→ **REQUIREMENT**: Locate the line that contains "Does point 931,691". Print it and every subsequent line through the final line of the records, exactly and only those.

→ **Scene-based reasoning records**:
-.-.-

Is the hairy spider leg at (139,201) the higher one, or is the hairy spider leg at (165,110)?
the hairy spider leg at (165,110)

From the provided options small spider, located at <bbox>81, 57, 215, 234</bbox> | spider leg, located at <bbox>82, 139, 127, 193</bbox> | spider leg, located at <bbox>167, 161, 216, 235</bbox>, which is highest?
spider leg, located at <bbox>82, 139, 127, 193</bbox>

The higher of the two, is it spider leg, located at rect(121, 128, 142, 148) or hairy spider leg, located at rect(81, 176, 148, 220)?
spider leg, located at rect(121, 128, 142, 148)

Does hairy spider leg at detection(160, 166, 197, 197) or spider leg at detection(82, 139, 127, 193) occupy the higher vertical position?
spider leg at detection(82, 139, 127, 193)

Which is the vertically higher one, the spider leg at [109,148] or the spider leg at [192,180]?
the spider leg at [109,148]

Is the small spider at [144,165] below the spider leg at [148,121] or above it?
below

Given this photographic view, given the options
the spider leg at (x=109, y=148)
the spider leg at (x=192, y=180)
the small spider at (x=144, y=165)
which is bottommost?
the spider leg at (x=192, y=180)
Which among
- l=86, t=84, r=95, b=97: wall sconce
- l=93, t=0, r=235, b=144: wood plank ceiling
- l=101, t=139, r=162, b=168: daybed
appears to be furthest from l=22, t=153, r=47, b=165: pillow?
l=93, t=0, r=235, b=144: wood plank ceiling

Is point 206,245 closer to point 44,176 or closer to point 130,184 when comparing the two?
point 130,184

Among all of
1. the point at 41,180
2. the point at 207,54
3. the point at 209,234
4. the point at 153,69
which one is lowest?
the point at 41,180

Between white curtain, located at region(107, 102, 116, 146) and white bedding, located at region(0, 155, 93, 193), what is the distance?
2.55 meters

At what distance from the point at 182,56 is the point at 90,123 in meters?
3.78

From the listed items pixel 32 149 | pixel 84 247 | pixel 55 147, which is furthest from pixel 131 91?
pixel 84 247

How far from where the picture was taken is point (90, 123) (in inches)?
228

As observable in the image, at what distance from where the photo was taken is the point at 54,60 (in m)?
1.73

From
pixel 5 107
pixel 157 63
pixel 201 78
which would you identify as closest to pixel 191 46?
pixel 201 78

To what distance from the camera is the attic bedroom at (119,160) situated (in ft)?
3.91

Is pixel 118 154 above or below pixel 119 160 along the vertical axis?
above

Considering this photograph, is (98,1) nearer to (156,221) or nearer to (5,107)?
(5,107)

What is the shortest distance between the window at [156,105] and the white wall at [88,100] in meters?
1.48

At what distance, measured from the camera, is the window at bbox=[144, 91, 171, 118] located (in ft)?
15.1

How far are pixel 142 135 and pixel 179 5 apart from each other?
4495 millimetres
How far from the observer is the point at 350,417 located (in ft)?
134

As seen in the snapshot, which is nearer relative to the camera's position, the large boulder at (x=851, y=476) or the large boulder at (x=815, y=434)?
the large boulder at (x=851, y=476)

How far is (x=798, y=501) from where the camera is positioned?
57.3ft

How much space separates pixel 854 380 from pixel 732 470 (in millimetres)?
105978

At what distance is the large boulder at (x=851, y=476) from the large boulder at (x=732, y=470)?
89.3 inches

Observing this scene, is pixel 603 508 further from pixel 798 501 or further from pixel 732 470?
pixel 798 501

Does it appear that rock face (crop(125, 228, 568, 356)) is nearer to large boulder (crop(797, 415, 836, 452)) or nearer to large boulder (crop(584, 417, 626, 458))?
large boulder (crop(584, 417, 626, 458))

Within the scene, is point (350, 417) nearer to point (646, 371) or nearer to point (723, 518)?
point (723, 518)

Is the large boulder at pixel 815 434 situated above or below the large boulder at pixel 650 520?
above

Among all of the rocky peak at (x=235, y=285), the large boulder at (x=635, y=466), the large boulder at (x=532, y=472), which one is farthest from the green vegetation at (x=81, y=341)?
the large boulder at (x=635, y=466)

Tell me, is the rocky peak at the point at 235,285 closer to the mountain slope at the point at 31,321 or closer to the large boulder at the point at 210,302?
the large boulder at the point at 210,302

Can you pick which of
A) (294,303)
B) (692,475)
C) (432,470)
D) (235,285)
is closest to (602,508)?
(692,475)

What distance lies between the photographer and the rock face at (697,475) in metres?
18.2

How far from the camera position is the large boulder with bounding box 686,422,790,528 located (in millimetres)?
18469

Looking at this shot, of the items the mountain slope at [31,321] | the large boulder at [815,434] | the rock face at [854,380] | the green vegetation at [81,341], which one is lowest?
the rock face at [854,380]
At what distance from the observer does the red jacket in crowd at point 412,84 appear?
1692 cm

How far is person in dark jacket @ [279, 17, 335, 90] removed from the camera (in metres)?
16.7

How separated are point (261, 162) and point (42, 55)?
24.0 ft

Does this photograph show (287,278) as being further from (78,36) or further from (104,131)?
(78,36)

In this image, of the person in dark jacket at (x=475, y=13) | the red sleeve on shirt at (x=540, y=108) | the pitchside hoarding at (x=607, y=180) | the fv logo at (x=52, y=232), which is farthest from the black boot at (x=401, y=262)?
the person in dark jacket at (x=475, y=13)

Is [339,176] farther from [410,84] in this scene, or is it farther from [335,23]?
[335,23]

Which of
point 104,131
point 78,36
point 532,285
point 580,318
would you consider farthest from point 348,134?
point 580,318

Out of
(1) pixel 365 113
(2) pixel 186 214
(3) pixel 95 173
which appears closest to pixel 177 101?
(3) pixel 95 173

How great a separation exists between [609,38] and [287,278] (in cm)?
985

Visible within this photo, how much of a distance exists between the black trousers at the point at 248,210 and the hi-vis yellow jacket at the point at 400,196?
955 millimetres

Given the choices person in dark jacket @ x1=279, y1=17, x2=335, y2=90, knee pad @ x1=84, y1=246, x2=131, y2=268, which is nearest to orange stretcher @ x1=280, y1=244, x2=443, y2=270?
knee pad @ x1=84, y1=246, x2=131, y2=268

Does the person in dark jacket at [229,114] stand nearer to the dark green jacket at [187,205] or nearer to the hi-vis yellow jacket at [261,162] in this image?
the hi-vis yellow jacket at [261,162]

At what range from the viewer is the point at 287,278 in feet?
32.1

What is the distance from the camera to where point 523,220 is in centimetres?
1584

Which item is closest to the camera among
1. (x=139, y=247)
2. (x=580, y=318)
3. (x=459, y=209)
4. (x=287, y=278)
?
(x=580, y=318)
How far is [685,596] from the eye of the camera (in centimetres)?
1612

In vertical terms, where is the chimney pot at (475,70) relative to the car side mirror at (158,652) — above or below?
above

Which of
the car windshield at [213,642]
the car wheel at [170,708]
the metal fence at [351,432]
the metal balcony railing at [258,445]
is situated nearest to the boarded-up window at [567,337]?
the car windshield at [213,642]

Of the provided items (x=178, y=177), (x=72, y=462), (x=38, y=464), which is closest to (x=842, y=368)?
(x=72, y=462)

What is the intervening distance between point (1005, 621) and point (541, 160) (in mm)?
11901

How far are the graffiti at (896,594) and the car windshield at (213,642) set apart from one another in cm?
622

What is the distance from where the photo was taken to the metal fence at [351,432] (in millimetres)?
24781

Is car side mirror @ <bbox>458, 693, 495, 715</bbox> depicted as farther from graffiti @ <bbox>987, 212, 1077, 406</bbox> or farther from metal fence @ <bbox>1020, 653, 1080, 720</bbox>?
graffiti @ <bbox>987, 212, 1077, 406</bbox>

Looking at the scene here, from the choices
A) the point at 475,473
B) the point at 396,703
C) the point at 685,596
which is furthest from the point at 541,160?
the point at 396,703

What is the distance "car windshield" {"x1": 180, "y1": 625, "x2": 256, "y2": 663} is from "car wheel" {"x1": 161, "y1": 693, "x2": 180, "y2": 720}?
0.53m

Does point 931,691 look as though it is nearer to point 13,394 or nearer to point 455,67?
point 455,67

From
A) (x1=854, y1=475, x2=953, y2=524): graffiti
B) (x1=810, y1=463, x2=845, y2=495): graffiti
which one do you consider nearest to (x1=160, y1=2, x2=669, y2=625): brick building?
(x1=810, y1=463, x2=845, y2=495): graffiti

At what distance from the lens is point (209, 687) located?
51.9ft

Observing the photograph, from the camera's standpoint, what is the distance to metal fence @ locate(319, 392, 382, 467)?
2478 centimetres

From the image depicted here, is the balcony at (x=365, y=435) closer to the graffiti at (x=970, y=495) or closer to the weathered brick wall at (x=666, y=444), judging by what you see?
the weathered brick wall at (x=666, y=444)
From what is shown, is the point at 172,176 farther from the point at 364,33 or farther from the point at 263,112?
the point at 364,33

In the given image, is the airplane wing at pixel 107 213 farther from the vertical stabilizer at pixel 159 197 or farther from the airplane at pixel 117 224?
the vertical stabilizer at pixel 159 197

-.-.-

→ **SOLUTION TO THIS TASK**:
Does point 931,691 look as though it is nearer to point 13,394 or nearer to point 455,67?
point 455,67

From
A) (x1=854, y1=475, x2=953, y2=524): graffiti
B) (x1=810, y1=463, x2=845, y2=495): graffiti
which one do you consider nearest to (x1=160, y1=2, x2=669, y2=625): brick building?
(x1=810, y1=463, x2=845, y2=495): graffiti

At what distance from the lens is point (209, 687) located?
51.9ft

Observing the photograph, from the camera's standpoint, what is the distance to metal fence @ locate(319, 392, 382, 467)?
2478 centimetres

From the image depicted here, is the balcony at (x=365, y=435) closer to the graffiti at (x=970, y=495) or closer to the weathered brick wall at (x=666, y=444), judging by what you see?
the weathered brick wall at (x=666, y=444)
From what is shown, is the point at 172,176 farther from the point at 364,33 or farther from the point at 263,112?
the point at 364,33

In the given image, is the airplane wing at pixel 107 213 farther from the vertical stabilizer at pixel 159 197 or farther from the airplane at pixel 117 224?
the vertical stabilizer at pixel 159 197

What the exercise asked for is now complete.